Approaches to collecting website analytics data can be grouped by the focus of data collection efforts, resulting in the emergence of three general methodologies, namely: (a) user-centric, (b) site-centric, and (c) network-centric. The central traits of each are as follows.
- User-centric: Web analytics data is gathered via a panel of users, which is tracked by software installed on users’ computers, such as a plugin for a web browser [5–8]. For example, when users install an extension to their browser, they approve in the license agreement that the data on the websites they visit will be processed and analyzed. The primary advantage here is that the user-centric approach does not rely on cookies or tags (i.e., snippets of information placed by a server to a user’s web browser to keep track of the user) but on direct observation. An additional advantage is comparing web analytics data across multiple websites. The challenge is recruiting and incentivizing a sufficiently large user panel that is a representative sample of the online population—due to this challenge, only a few companies have recruited sizeable user panels (e.g., Alexa). Another disadvantage may be the issue of privacy since many users are not willing to share information on every website they visit, so some users may try to mask their actual online actions from the tracking plugin.
- Site-centric: Web analytics is gathered via software on a specific website [9–16]. Most websites use a site-centric approach for analytics data gathering, typically employing cookies and/or tagging pages on the website (e.g., Google Analytics, Adobe Analytics). The primary advantage of this approach lies in counting events and actions (e.g., pages viewed, times accessed), which is relatively straightforward. Another advantage is that users do not need to install specific software beyond the browser. However, there are disadvantages. First, site-centric software focuses on cookies/tags, so these counts may not reflect actual people (i.e., the measures of the cookies and tags) or people’s actions on the website. Instead, site-centric approaches measure the number of cookies dropped or tags fired as proxies for people or interactions. Second, this approach is susceptible to bots (i.e., autonomous programs that pretend to be real users) and other forms of analytics inflation tactics, such as click fraud . Finally, site-centric analytics usually represent just one website and are only accessible to the owner of that website, making the site-centric approach not widely available for business intelligence, marketing, advertising, or other tasks requiring web analytics data from a large number of sites.
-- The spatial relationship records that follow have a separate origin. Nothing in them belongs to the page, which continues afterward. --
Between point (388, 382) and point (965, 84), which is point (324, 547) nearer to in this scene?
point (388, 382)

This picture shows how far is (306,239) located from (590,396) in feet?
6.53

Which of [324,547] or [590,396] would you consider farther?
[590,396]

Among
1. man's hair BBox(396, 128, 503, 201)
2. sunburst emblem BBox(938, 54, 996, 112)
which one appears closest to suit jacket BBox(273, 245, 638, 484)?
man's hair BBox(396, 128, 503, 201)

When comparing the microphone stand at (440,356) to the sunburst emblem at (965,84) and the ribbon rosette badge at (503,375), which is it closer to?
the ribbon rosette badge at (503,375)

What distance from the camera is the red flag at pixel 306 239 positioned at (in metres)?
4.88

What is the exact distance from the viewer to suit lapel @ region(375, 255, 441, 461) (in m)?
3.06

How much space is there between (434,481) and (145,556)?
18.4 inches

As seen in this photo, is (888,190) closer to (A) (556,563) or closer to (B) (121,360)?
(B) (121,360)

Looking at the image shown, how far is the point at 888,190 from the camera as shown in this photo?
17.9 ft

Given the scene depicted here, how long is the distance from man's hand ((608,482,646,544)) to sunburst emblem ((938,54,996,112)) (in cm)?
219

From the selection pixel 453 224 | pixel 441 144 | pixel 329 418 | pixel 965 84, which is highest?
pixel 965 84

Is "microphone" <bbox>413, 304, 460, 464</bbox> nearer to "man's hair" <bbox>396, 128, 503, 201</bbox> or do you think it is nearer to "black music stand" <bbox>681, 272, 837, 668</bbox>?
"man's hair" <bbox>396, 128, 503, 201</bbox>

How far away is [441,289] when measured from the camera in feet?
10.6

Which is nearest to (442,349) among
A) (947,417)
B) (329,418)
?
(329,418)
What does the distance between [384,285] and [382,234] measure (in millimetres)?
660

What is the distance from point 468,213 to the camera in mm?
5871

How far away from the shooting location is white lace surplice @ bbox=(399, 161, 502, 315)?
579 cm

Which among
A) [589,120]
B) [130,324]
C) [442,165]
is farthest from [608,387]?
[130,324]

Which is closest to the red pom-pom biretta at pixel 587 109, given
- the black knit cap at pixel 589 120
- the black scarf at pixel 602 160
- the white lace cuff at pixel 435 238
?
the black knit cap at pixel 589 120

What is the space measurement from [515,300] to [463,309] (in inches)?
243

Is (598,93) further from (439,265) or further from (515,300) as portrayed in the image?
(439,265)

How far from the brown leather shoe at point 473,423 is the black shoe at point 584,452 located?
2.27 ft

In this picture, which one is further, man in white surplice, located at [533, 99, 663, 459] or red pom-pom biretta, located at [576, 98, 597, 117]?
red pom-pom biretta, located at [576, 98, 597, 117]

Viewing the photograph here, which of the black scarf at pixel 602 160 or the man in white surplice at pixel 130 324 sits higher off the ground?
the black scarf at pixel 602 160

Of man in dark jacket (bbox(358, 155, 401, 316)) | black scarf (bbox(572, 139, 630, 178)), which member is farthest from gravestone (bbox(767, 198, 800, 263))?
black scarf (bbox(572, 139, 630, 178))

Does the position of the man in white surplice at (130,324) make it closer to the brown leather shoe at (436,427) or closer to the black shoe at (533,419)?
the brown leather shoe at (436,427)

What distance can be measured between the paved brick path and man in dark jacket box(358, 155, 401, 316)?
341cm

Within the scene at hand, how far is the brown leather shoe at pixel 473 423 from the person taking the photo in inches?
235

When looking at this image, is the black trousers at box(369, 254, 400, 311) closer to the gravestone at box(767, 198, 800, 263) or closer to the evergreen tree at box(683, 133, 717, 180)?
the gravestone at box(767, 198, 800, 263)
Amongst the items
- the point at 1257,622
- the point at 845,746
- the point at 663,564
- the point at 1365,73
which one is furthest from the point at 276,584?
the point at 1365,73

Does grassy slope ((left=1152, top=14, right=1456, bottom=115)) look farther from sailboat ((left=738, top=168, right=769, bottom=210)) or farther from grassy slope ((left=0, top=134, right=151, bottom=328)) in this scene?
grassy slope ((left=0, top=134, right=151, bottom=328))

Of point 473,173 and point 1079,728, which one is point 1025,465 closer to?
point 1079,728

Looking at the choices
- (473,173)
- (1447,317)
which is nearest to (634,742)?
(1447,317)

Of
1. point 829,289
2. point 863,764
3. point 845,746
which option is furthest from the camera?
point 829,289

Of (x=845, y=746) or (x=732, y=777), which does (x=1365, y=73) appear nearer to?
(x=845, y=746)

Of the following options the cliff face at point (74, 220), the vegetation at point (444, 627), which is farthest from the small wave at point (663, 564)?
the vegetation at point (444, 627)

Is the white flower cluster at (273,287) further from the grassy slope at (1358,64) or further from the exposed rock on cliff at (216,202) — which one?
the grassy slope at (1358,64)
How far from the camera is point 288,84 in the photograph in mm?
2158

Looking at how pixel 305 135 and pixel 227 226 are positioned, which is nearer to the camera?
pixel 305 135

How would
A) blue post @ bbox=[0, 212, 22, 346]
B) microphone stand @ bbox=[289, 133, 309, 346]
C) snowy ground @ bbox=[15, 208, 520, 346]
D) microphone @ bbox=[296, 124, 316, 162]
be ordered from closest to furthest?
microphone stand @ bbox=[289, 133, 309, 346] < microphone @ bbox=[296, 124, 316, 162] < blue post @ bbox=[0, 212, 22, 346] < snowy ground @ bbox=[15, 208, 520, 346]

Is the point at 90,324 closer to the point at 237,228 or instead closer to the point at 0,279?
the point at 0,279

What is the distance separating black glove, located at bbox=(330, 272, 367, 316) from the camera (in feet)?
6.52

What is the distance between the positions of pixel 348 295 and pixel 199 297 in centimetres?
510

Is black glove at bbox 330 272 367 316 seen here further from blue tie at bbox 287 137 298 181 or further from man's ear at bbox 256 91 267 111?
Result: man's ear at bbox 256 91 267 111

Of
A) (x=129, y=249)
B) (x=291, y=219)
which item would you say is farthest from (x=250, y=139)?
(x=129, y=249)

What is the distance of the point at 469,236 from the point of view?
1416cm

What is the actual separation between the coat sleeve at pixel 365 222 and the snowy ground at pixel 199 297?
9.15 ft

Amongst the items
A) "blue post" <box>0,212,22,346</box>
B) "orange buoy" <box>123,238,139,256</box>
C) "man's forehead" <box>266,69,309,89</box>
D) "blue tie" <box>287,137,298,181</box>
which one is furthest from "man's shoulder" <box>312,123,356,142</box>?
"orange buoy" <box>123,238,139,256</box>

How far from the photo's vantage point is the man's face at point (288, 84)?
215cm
- Network-centric: Web analytics is gathered via observing and collecting traffic in the network [18, 19]. There are various techniques for network-centric web analytics data gathering, with the most common being data purchased or acquired directly from Internet service providers (ISPs). However, other data gathering methods include leveraging search traffic, search engine rankings, paid search, and backlinks [20, 21]. The main advantage of the network-centric approach is that one can relatively easily collect analytics concerning many websites. Also, the setup is comparatively easy, as neither users nor websites are required to install any software. The major disadvantage is that there is no information about the onsite actions of the users. A second disadvantage is that major ISPs do not freely share their data, so acquiring it can be expensive. However, companies can acquire other network-centric data more reasonably (i.e., SpyFu, SEMRush; two common industry tools for search marketing), albeit requiring substantial computational, programming, and storage resources.
Of course, one can use a combination of these methods , but these are three general approaches, with much academic research leveraging one or more of these methods [23–26].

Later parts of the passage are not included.